- **Selected extract**:
— Start —
The modern electric fence was invented by the Gallager folks. You have state of the art stuff, congratulations.

I, too, often run a mix of barb and smooth electric wire. Works for me.

You will find that in the USA there are many folks who have no experience with the Gallager type of charger, thus the many varied comments so far.

The Gallager will NOT kill cattle, not even burn them. I personally have been accidentally hit by a similar US brand of charger, just a few feet from it while it was running less than 100 yards of fence (charger rated for 100 MILES of smooth, clean fence). Thus, it was HOT. Every muscle in the body tensed up, I rolled over on the ground, lay there for maybe a second then got up and went on. No loss of consciousness or physical burn, just felt like somebody hit me at every point in my body at the same time.

Morelia, I think you are doing well with your fence, its design and the charger/equipment you have chosen. Experience will help you maintain the fence properly, it won't take long to get it all worked out.

My technique of resolving problems is as follows... I have cutoff''s installed at every corner to help isolate the area where a problem has developed.

When voltage is too low (often zero when an actual short exists), go to the middle cutoff and open it. If proper voltage now exists on charged segment, the the problem is in the segment you disconnected. Reconnect the segment and go to cutoff between there and end of the fence. Repeat back and forward until you discover the first segment giving problems (there could be more than one short...you are looking for the first one closest to the charger).
— End —
- **Entries provided**:
— Start —
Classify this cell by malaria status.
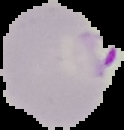

Parasitized.

Image is 124×130 pixels. Segmented cell region on a black background. From a thin blood smear.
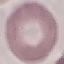

Summary:
  - Result: negative for malaria parasites
  - Preparation: thin smear
  - Capture: smartphone through the microscope eyepiece
  - Stain: Giemsa
  - Image type: automatically extracted cell patch, resized to 64 × 64 pixels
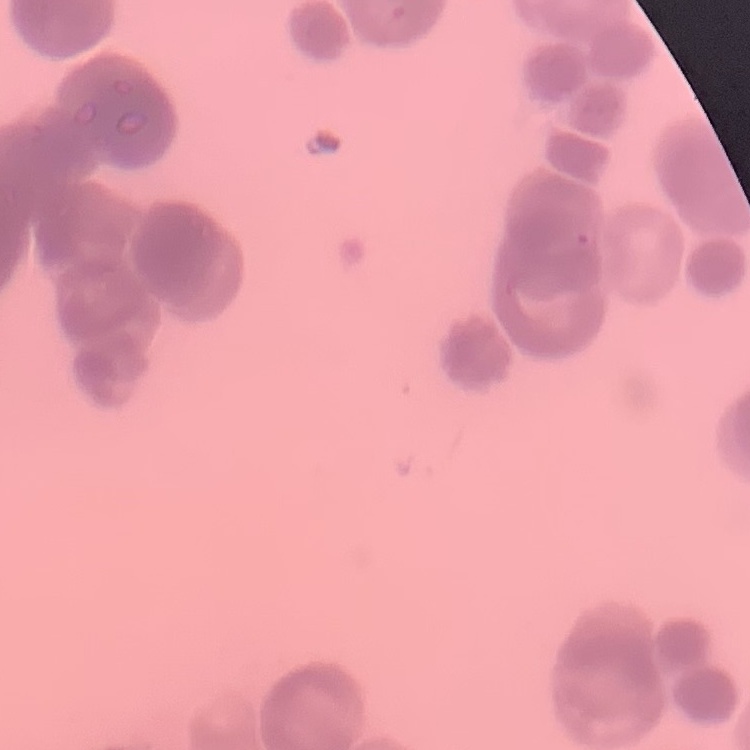
erythrocyte morphology = rouleaux formation
preparation = thin peripheral smear
stain = Field's or Giemsa
image type = one tile cut from a larger photomicrograph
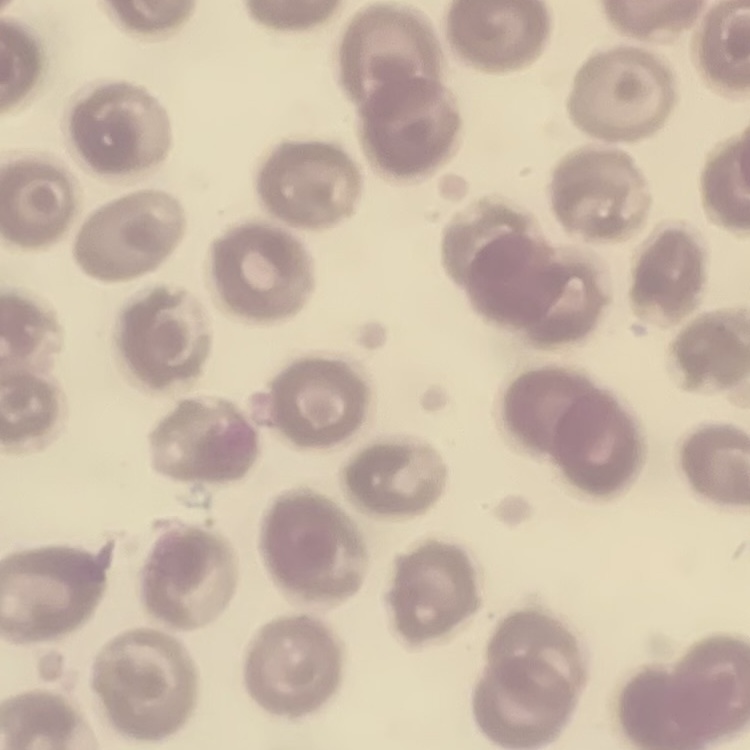
Summary:
  - Red blood cell morphology: no rouleaux formation
  - Image type: square crop of a larger photomicrograph
  - Stain: Field's or Giemsa
  - Preparation: thin blood film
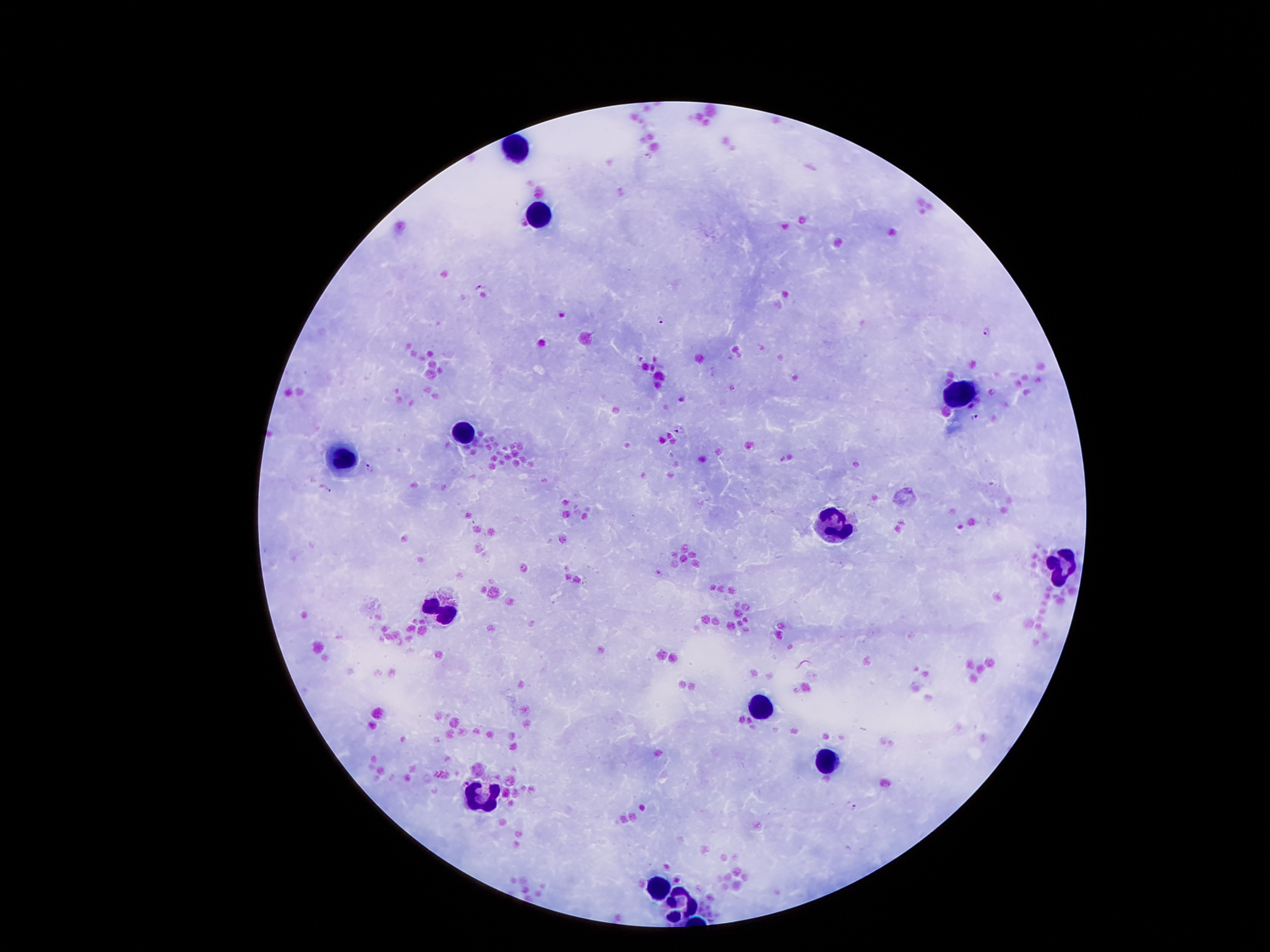

coordinate format = approximate centers as [x, y] in pixels
Plasmodium parasite locations = [648, 155], [480, 288], [662, 320], [986, 330], [976, 418], [678, 430], [369, 468], [325, 488], [854, 807]
leukocyte locations = [517, 145], [542, 213], [958, 393], [463, 434], [338, 454], [835, 530], [1062, 568], [447, 611], [758, 708], [824, 763], [485, 797], [658, 888], [687, 904]
image size = 1270×952 pixels
magnification = 100x
field of view = one from this slide
preparation = thick blood smear
stain = Giemsa
capture = smartphone through the microscope eyepiece
patient malaria status = infected with Plasmodium falciparum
— End —
- **Short task A**: Can you extract the whole post about electric fences, word for word?
- **Short task B**: Put the entries into a numbered list, beginning at the line that has "coordinate format = approximate" and ending with the last line of the entries, with any blank lines dropped.
The post about electric fences and the entries have no connection to each other.

- **Worked solution A**:
The modern electric fence was invented by the Gallager folks. You have state of the art stuff, congratulations.

I, too, often run a mix of barb and smooth electric wire. Works for me.

You will find that in the USA there are many folks who have no experience with the Gallager type of charger, thus the many varied comments so far.

The Gallager will NOT kill cattle, not even burn them. I personally have been accidentally hit by a similar US brand of charger, just a few feet from it while it was running less than 100 yards of fence (charger rated for 100 MILES of smooth, clean fence). Thus, it was HOT. Every muscle in the body tensed up, I rolled over on the ground, lay there for maybe a second then got up and went on. No loss of consciousness or physical burn, just felt like somebody hit me at every point in my body at the same time.

Morelia, I think you are doing well with your fence, its design and the charger/equipment you have chosen. Experience will help you maintain the fence properly, it won't take long to get it all worked out.

My technique of resolving problems is as follows... I have cutoff''s installed at every corner to help isolate the area where a problem has developed.

When voltage is too low (often zero when an actual short exists), go to the middle cutoff and open it. If proper voltage now exists on charged segment, the the problem is in the segment you disconnected. Reconnect the segment and go to cutoff between there and end of the fence. Repeat back and forward until you discover the first segment giving problems (there could be more than one short...you are looking for the first one closest to the charger).

- **Worked solution B**:
1. coordinate format = approximate centers as [x, y] in pixels
2. Plasmodium parasite locations = [648, 155], [480, 288], [662, 320], [986, 330], [976, 418], [678, 430], [369, 468], [325, 488], [854, 807]
3. leukocyte locations = [517, 145], [542, 213], [958, 393], [463, 434], [338, 454], [835, 530], [1062, 568], [447, 611], [758, 708], [824, 763], [485, 797], [658, 888], [687, 904]
4. image size = 1270×952 pixels
5. magnification = 100x
6. field of view = one from this slide
7. preparation = thick blood smear
8. stain = Giemsa
9. capture = smartphone through the microscope eyepiece
10. patient malaria status = infected with Plasmodium falciparum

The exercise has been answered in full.